Reputation: 1898
After repartitioning a DataFrame in Spark 1.3.0 I get a .parquet exception when saving to Amazon's S3.
logsForDate
.repartition(10)
.saveAsParquetFile(destination) // <-- Exception here
The exception I receive is:
java.io.IOException: The file being written is in an invalid state. Probably caused by an error thrown previously. Current state: COLUMN
at parquet.hadoop.ParquetFileWriter$STATE.error(ParquetFileWriter.java:137)

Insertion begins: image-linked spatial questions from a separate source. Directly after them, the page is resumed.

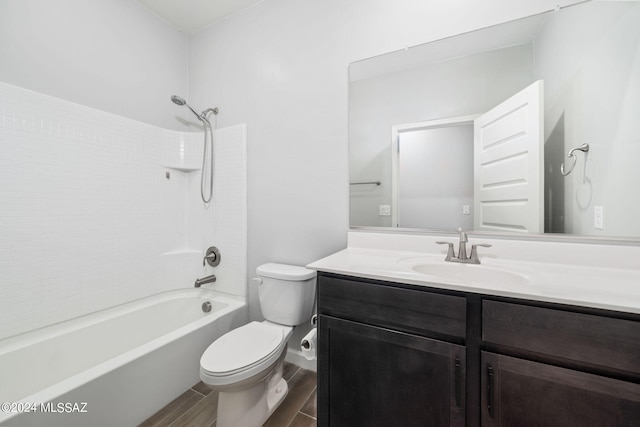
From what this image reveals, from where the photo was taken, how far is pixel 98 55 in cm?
163

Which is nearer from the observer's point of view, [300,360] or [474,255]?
[474,255]

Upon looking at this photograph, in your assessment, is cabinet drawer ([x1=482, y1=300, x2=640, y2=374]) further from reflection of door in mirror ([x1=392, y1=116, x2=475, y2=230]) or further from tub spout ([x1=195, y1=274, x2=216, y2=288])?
tub spout ([x1=195, y1=274, x2=216, y2=288])

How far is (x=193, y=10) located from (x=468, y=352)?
107 inches

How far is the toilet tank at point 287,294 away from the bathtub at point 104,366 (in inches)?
15.7

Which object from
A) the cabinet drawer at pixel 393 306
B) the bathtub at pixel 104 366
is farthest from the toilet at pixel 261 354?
the cabinet drawer at pixel 393 306

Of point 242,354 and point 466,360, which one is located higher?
point 466,360

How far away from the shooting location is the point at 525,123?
1.15 meters

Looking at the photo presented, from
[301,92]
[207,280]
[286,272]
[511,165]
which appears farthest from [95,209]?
[511,165]

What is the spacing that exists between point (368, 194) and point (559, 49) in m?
1.07

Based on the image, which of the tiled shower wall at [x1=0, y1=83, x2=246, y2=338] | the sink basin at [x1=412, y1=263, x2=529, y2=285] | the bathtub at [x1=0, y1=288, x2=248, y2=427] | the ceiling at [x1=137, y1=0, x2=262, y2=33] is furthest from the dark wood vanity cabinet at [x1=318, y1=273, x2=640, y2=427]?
the ceiling at [x1=137, y1=0, x2=262, y2=33]

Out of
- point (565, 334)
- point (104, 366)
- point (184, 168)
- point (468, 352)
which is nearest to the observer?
point (565, 334)

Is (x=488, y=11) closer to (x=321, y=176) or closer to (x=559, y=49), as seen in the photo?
(x=559, y=49)

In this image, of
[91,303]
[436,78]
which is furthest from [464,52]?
[91,303]

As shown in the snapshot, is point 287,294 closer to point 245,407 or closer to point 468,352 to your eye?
point 245,407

at parquet.hadoop.ParquetFileWriter$STATE.startBlock(ParquetFileWriter.java:129)
at parquet.hadoop.ParquetFileWriter.startBlock(ParquetFileWriter.java:173)

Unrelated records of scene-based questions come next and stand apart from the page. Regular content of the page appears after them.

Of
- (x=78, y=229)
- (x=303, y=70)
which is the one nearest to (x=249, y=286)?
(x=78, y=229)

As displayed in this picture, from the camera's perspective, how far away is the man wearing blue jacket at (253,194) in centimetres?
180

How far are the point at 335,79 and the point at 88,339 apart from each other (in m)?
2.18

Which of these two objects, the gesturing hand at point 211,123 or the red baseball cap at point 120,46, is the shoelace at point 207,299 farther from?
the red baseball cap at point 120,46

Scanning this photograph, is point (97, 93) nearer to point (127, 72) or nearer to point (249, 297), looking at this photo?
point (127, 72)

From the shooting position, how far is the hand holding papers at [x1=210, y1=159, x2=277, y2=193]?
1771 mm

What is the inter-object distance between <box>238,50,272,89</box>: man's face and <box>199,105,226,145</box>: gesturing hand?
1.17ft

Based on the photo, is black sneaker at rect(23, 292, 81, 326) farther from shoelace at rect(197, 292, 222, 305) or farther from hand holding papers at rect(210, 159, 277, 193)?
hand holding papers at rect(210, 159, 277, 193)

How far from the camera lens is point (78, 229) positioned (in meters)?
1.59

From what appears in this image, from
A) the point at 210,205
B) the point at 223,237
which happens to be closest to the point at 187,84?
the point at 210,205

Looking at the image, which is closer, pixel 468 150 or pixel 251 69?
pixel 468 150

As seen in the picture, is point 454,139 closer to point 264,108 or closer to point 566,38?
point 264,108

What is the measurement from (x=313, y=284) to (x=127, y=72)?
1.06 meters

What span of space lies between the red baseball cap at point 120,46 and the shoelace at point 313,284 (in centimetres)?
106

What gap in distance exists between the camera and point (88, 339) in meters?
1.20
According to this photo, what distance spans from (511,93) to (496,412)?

at parquet.hadoop.InternalParquetRecordWriter.flushRowGroupToStore(InternalParquetRecordWriter.java:152)
at parquet.hadoop.InternalParquetRecordWriter.close(InternalParquetRecordWriter.java:112)
at parquet.hadoop.ParquetRecordWriter.close(ParquetRecordWriter.java:73)
at org.apache.spark.sql.parquet.ParquetRelation2.org$apache$spark$sql$parquet$ParquetRelation2$$writeShard$1(newParquet.scala:635)
at org.apache.spark.sql.parquet.ParquetRelation2$$anonfun$insert$2.apply(newParquet.scala:649)
at org.apache.spark.sql.parquet.ParquetRelation2$$anonfun$insert$2.apply(newParquet.scala:649)
at org.apache.spark.scheduler.ResultTask.runTask(ResultTask.scala:61)
at org.apache.spark.scheduler.Task.run(Task.scala:64)
at org.apache.spark.executor.Executor$TaskRunner.run(Executor.scala:203)
at java.util.concurrent.ThreadPoolExecutor.runWorker(ThreadPoolExecutor.java:1145)
at java.util.concurrent.ThreadPoolExecutor$Worker.run(ThreadPoolExecutor.java:615)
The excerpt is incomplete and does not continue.